Excerpt:
##########

2.2 Security

Moving from pre-production to production usually involves hardening the security aspects of the system. In sandbox testing, you may have been using regular HTTP to connect the user application driver to JBoss, or you may have been using a self-signed certificate (as a temporary measure) for driver/app-server communication. In production, on the other hand, you will probably use secure connections, with server authentication based on your company’s Verisign (or other trusted-provider) certificate.

It is typical for X.509 certificates to be used in a variety of places in the Identity Manager user application environment, as shown in the diagram below.

Description: Description: Illustration

All communication between the user application and the identity vault is secure, using Transport Layer Security, by default. The installation of the identity vault (eDirectory) certificate into the JBoss keystore is done automatically at install time. Unless you specify otherwise, the user application installer places a copy of the eDirectory certificate in the JRE’s default cacerts store.

The server certificate needs to be in several places, if communications are to be secure, as shown in the diagram. Different setup steps may be needed depending on whether you intend to use a self-signed certificate in the various places in the diagram shown with a JBoss cert box, or you intend (instead) to use a certificate issued by a trusted certificate authority (CA) such as Verisign.

Self-Signed Certificates

If you are using a certificate from a well-known trusted issuer (for example, Verisign), no special configuration steps should be necessary. But if you intend to create and use a self-signed certificate, you will need to do these steps:

  1. Create a keystore with a self-signed certificate, using command-line syntax similar to the following:

    keytool -genkey -alias tomcat -keyalg RSA -storepass changeit -keystore jboss.jks -dname "cn=JBoss,ou=exteNd,o=Novell,l=Waltham,s=MA,c=US" -keypass changeit
    

    Notice that you are creating the file “jboss.jks” as well as the certificate.

##########

Data excerpts:
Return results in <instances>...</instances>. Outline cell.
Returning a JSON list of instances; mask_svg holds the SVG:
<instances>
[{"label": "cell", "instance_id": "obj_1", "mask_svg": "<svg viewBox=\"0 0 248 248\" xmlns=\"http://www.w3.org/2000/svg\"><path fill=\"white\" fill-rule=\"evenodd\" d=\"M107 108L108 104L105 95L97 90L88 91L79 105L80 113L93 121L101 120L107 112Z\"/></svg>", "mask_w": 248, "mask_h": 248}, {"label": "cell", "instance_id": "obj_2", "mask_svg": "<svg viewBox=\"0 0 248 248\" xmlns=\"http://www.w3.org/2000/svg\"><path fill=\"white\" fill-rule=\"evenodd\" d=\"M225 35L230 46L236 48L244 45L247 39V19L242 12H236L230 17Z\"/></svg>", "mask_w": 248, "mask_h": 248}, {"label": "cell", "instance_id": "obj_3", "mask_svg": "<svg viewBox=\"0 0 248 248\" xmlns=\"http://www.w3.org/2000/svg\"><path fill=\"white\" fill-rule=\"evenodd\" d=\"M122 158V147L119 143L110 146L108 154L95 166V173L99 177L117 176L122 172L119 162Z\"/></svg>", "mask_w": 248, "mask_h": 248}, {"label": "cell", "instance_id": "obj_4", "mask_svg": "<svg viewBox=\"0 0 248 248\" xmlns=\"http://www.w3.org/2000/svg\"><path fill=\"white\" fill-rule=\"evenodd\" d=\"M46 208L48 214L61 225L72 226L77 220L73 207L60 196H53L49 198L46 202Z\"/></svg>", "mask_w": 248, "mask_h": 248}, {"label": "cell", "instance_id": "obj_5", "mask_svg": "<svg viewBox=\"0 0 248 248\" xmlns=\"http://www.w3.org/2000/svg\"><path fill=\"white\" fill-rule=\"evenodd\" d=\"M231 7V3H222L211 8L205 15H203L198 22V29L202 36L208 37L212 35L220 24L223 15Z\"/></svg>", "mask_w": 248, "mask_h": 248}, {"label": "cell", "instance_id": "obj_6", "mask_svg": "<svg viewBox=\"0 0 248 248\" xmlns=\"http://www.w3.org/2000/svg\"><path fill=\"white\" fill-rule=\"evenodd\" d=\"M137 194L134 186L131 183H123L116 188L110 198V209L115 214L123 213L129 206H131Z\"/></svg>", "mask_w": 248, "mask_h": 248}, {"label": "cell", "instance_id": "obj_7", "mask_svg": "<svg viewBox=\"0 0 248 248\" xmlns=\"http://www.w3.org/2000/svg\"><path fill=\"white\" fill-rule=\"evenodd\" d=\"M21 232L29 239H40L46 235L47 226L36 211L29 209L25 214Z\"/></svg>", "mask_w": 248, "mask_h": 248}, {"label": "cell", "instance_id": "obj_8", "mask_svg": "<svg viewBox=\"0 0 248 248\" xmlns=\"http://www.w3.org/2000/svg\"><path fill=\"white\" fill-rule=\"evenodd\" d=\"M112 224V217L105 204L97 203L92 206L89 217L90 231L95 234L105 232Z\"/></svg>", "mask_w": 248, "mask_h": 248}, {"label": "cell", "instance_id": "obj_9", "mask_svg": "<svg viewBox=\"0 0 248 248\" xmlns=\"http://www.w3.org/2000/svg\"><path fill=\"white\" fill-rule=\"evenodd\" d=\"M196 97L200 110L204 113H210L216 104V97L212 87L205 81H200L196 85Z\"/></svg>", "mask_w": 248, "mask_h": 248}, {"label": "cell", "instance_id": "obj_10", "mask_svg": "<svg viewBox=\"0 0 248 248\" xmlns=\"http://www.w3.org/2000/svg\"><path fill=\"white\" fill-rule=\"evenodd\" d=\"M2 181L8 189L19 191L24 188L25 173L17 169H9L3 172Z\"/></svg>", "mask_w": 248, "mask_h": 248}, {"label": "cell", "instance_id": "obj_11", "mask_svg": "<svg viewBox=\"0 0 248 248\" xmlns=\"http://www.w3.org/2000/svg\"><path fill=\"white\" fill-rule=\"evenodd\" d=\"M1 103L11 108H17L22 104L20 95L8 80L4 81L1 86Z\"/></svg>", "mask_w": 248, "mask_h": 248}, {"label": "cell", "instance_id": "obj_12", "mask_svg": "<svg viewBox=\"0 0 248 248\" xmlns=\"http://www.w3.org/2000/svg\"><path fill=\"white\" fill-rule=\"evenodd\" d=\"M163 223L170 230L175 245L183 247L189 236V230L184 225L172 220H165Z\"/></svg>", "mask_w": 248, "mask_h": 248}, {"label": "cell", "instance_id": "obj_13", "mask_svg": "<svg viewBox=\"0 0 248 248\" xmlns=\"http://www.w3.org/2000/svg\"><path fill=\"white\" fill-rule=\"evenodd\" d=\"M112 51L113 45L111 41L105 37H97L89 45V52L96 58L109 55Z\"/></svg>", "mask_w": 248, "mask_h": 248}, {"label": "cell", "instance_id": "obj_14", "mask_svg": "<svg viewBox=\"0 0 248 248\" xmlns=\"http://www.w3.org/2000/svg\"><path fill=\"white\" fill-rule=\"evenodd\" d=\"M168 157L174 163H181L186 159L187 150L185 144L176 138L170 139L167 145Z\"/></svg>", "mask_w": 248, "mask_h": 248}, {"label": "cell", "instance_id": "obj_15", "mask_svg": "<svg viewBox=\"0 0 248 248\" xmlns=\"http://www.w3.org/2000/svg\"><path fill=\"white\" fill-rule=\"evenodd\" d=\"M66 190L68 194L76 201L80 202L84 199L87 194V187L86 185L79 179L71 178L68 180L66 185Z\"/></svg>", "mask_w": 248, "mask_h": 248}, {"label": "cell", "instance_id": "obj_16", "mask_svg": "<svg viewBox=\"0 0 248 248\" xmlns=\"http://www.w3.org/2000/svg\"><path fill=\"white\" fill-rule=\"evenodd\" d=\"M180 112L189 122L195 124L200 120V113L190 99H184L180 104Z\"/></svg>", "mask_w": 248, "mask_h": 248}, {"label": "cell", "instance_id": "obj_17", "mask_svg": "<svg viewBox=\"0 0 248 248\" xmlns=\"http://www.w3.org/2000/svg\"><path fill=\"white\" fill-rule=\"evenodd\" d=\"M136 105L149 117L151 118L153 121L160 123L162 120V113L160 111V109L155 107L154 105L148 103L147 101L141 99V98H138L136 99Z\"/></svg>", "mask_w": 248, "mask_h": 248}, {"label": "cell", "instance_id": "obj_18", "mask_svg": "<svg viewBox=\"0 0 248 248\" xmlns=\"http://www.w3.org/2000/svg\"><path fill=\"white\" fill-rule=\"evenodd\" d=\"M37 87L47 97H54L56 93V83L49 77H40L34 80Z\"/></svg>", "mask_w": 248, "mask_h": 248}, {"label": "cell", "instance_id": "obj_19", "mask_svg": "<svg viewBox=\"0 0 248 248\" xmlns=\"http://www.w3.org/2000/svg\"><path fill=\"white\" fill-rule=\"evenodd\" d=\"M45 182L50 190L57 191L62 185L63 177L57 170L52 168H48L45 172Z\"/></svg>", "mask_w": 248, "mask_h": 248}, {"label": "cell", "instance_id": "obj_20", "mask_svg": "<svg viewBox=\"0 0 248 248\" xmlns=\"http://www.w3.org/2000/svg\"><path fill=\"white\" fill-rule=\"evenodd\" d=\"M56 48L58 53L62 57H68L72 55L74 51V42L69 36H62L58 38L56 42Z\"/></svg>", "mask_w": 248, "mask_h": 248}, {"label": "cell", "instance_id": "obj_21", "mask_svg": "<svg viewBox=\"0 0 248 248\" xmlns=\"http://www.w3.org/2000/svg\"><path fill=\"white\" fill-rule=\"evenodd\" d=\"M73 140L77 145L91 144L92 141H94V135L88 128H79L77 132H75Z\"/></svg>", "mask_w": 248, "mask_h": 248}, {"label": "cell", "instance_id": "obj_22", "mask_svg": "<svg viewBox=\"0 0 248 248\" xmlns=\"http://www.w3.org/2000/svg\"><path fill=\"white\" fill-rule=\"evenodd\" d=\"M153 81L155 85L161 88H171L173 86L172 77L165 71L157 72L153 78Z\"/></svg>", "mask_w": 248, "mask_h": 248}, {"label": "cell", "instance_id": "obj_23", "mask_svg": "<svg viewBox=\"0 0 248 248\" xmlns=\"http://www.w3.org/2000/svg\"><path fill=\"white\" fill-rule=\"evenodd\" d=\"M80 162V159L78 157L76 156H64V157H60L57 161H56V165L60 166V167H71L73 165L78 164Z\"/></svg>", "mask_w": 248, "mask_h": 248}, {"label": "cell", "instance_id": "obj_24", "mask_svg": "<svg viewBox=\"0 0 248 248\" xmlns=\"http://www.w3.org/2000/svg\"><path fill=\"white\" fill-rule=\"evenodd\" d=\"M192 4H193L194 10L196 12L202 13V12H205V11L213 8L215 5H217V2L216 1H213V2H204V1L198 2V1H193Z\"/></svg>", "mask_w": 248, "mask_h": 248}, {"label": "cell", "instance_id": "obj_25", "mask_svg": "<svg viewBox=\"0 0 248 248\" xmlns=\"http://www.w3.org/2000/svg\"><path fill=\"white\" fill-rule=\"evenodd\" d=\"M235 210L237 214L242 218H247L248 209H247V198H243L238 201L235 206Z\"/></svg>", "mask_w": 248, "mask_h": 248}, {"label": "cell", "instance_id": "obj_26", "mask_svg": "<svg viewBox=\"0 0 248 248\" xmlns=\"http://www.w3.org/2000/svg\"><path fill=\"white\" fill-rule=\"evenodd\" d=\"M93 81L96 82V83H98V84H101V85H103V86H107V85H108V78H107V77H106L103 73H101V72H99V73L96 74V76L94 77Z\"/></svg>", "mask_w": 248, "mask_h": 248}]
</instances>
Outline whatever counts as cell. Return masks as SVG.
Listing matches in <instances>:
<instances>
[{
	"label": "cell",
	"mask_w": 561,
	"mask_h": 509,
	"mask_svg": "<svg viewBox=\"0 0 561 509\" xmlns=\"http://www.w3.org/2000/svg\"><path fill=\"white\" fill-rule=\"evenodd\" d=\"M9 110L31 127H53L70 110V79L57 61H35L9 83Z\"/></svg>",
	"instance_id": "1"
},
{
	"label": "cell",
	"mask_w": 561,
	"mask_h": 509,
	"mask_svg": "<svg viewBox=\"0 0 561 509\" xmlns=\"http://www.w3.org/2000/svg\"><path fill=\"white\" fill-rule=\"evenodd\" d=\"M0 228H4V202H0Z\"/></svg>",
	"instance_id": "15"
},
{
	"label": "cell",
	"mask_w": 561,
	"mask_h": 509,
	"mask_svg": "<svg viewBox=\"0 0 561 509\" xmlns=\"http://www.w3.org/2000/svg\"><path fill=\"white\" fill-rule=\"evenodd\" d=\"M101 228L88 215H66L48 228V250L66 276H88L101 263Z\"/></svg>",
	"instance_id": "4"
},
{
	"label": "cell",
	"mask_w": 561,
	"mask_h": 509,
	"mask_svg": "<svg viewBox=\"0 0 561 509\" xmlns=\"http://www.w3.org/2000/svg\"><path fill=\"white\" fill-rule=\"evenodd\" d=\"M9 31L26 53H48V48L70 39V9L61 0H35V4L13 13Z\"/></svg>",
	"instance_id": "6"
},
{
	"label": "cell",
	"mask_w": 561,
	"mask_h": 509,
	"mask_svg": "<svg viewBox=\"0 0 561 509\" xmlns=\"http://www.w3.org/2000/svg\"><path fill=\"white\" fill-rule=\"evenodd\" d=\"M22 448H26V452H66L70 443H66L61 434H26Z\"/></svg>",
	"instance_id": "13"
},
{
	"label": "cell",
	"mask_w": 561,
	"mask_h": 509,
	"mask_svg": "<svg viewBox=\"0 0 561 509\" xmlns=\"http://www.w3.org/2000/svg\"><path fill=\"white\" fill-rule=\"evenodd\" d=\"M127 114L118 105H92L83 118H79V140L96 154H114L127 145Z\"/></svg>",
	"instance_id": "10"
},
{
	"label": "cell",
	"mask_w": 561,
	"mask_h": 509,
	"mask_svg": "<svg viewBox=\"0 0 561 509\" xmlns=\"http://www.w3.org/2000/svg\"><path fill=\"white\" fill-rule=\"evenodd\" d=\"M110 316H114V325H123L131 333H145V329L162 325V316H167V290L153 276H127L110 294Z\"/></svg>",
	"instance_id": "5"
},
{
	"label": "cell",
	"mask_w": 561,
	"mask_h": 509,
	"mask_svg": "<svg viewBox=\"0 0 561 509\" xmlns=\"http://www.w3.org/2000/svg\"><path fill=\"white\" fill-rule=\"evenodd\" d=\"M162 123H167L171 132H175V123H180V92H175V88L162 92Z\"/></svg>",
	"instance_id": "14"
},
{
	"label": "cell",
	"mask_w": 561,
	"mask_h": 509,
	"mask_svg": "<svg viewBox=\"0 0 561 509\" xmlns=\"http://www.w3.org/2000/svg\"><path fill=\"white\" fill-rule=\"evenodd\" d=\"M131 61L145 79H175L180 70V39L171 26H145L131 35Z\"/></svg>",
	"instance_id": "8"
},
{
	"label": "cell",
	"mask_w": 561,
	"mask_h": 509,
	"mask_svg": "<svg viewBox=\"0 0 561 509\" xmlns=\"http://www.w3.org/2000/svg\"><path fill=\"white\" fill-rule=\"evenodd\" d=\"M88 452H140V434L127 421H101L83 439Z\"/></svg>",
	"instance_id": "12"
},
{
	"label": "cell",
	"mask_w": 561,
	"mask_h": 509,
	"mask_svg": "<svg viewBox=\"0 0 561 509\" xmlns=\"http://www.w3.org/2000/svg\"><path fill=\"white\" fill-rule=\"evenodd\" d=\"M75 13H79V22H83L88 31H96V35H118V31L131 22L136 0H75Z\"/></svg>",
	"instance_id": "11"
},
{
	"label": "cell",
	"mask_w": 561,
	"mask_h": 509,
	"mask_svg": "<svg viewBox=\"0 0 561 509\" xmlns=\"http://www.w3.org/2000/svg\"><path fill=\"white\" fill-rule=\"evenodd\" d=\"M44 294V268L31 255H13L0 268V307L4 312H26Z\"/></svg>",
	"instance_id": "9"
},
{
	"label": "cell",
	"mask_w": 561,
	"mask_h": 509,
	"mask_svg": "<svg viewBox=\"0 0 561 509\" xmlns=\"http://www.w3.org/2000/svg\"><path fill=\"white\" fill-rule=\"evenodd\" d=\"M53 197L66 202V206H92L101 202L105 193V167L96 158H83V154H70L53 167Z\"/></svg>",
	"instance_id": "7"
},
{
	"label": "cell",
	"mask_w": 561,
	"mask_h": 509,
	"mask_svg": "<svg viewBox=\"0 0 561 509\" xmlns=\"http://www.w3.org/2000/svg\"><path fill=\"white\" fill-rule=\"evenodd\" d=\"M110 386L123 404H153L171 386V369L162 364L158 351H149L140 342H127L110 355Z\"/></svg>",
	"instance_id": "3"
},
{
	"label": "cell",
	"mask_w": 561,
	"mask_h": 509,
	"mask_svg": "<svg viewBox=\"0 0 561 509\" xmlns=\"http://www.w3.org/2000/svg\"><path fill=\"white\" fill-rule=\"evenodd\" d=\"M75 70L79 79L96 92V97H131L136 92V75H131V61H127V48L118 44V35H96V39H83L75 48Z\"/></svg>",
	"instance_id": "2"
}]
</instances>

##########

Does the security section above support each statement below? Answer yes or no for each, and quote the words from the section that decide it.
(a) By default, communication between the user application and the identity vault uses Transport Layer Security.
(b) A certificate from a well-known trusted issuer such as Verisign requires special configuration steps.
(c) Unless told otherwise, the user application installer copies the eDirectory certificate into the JRE's default cacerts store.

(a) Yes: "All communication between the user application and the identity vault is secure, using Transport Layer Security, by default."
(b) No: "If you are using a certificate from a well-known trusted issuer (for example, Verisign), no special configuration steps should be necessary."
(c) Yes: "Unless you specify otherwise, the user application installer places a copy of the eDirectory certificate in the JRE’s default cacerts store."